Celebrating Myanmar's Union Day, which marks independence from British colonial rule in 1947, the government also announced that 814 prisoners would be pardoned. Pardons are often granted on major holidays.
It was not immediately clear if Australian Sean Turnell, an economic adviser to deposed Myanmar leader Aung San Suu Kyi and who has been detained for more than a year, was among those pardoned.
The day began with mobile internet blackouts from 4.00 a.m. local time, with the parade of army units and civil servants taking place later in the morning. Also taking part were delegations from Myanmar's Karen, Chin, and Kayah states, where ethnic and anti-military armed conflicts rage.
Min Aung Hlaing denounced resistance to the new regime.
"The violence in Myanmar is causing chaos and people are suffering," he said at the televised ceremony.
The junta spent at least $5 million on the ceremony, a local media outlet reported.
One of the main groups behind the protests, the General Strike Committee of Nationalities, said on Facebook that political prisoners being held at Insein prison in Yangon had begun a hunger strike on Saturday. It was not clear how many prisoners had begun the hunger strike.
A decade of democratic reforms and economic progress in Myanmar came to an end with the Feb. 1 2021 coup.

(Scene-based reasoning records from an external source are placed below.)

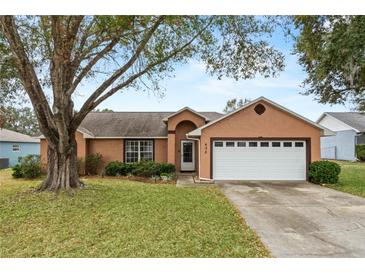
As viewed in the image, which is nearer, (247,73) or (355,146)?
(247,73)

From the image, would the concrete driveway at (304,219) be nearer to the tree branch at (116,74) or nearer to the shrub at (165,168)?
the shrub at (165,168)

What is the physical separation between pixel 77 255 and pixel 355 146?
28.5m

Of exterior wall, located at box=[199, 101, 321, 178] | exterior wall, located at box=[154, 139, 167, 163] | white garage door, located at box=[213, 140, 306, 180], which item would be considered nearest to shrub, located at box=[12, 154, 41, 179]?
exterior wall, located at box=[154, 139, 167, 163]

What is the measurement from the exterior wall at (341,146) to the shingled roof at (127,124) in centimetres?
1515

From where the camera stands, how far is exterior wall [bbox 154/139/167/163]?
58.6 ft

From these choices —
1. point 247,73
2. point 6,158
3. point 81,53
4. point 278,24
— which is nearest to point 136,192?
point 81,53

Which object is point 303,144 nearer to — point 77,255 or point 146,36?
point 146,36

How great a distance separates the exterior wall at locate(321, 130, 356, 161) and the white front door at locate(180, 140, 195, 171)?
16.2 metres

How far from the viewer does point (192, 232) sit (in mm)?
5859

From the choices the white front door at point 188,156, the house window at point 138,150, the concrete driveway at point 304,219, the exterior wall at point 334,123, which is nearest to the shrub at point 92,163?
the house window at point 138,150

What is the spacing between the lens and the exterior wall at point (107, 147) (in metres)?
17.8

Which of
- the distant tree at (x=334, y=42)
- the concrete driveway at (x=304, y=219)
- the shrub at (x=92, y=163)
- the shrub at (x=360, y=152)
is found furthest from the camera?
the shrub at (x=360, y=152)

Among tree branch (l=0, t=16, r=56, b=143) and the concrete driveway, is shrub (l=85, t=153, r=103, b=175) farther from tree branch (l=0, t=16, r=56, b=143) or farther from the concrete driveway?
the concrete driveway

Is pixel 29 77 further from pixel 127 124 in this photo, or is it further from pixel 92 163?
pixel 127 124
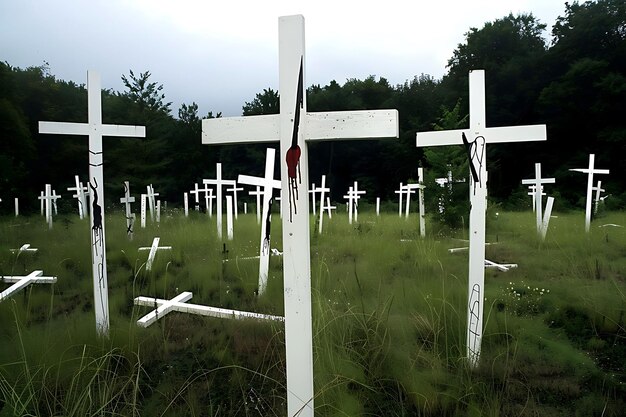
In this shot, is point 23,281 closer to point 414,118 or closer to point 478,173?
point 478,173

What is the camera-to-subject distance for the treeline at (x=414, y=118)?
84.3ft

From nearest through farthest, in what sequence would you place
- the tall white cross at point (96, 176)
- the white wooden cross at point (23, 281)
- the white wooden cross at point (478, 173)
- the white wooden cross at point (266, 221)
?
the white wooden cross at point (478, 173)
the tall white cross at point (96, 176)
the white wooden cross at point (23, 281)
the white wooden cross at point (266, 221)

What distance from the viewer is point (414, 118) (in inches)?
1298

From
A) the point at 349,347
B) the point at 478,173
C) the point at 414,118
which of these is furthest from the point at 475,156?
the point at 414,118

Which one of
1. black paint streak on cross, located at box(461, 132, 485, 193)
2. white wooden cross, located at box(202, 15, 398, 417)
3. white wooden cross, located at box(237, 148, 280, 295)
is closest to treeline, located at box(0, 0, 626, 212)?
white wooden cross, located at box(237, 148, 280, 295)

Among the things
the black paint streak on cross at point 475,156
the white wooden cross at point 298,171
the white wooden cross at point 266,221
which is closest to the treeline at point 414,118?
the white wooden cross at point 266,221

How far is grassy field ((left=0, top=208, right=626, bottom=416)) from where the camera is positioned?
2598mm

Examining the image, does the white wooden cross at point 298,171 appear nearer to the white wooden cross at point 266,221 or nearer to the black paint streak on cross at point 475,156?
the black paint streak on cross at point 475,156

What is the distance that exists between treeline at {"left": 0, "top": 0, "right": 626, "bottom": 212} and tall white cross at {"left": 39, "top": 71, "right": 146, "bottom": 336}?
63.2ft

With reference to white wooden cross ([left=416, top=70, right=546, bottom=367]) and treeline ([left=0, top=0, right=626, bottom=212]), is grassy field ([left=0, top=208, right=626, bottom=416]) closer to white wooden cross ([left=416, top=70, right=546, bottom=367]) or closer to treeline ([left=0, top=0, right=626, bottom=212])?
white wooden cross ([left=416, top=70, right=546, bottom=367])

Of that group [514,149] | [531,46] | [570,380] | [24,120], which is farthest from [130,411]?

Min Aung Hlaing repeated the junta's assertions that it took power because it believes Nobel Peace laureate Suu Kyi's National League for Democracy (NLD) fraudulently won the 2020 election. The NLD says it won democratically.
The junta has arrested thousands including Suu Kyi, who remains in detention in an undisclosed location facing legal charges that could lead to sentences adding up to 150 or more years in prison.
Security forces have killed at least 1,547 people who resisted the takeover, according to a tally by the Assistance Association for Political Prisoners (AAPP).
The junta says the AAPP numbers are exaggerated and soldiers have also been killed in battles.